Policy can’t compensate

Last week I asserted that a baseline of human decency is not optional in the world’s most powerful office. I know that many people consider that a ridiculous demand because they believe that no politicians possess decent moral character. While I can hardly blame anyone for that kind that of cynicism, let me point out that cynicism and naiveté are opposites of the same coin: both are logically and demonstrably false views of human nature.

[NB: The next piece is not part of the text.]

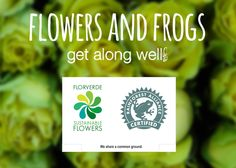 If you see these logos together on your #flowers mean you're helping communities, endangered species and workers' rights. @rnfrstalliance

Instead, let’s try to be realists. We have every right to know whether a leader will govern lawfully and justly and honestly. But we don’t get those sort of guarantees. Primarily that is because the very power we are endowing them with will tend to have a corrupting influence. The other is that our perception of them may differ markedly from reality. So, the best we can do is seek to discern the person’s moral character before we grant them that power through our votes.

But let us not mistake a candidate’s proposed policies for character. We all do this. He is against such-and-such proposal, therefore he doesn’t care about______ (our military/the poor/the deficit). Or, she favors such-and-such bill, so she is ______ (sold out/heartless/pandering). He wants to increase spending on _______, so he truly has a compassion.

So if, as I am arguing, character is indispensable, the error we must avoid here is to mistake policy positions for virtue. Last week I said, in effect, Demand character. This week I am saying, Policy is not character.

This is a more difficult proposition to convince people of in these polarized times. The other side, with their policies, are not just wrong, they are evil. The corollary to that is, My side, with our policies, is not just right, we are the righteous. When you think someone is wrong, that is, incorrect, you argue with them. But when you believe they are evil, or agents of evil, you go to war with them – with words, and sometimes with weapons. In this context policy is seen as virtue – or vice.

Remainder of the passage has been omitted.